Saints made a net profit of just under £1m in their first six months back in the Premier League.

Revenue, under the guidance of executive chairman Nicola Cortese, trebled during the period from July to December 2012 to over £33m – compared to a turnover of under £9m for the whole 12 months up to June 2009.

Turnover for the 2010/11 financial year, when Saints won promotion from the third tier of English season, was only £13.37m.

Those figures highlight the huge financial advantages to being part of the most-watched league in the world.

Total investment since the Markus Liebherr takeover in 2009 is nearly £38m, and it is a figure that is effectively written off by the estate of the late owner.

Southampton FC was bought by DMWSL 613 Limited back in July 2009, when Liebherr rescued the club from possible extinction.

Saints’ parent company Southampton Leisure Holdings PLC had entered administration the previous April.

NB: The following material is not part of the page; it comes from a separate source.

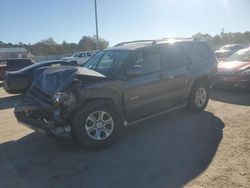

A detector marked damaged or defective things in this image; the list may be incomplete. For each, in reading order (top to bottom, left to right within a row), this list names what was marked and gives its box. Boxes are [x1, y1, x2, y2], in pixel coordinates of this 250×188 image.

front bumper damage [14, 99, 72, 137]
damaged gray suv [14, 39, 218, 148]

On Liebherr’s death in August 2010, the ownership of the shares held in DMWSL 613 Limited’s name passed into probate, which is where it still remains to this day.

Cortese, who paid out around £5.3m in player and staff bonuses on winning promotion to the Premier League, has done well to get the wages paid to turnover ratio to 59 per cent.

That is a huge improvement on previous regimes at St Mary’s.

In the 12 months to the financial year ending June 2008, Saints’ wagebill spiralled to a ridiculous 81 per cent of turnover – up from 45 per cent for the financial year ending June 2007.

Huge salaries were given to players who were struggling to keep the club in the Championship, and that was part of the reason for Saints’ financial troubles which eventually led them down the road to administration.

The full set of Southampton FC accounts, covering the 2011/12 season in the Championship, are yet to be revealed.

The club have until the end of this month to lodge them at Companies House.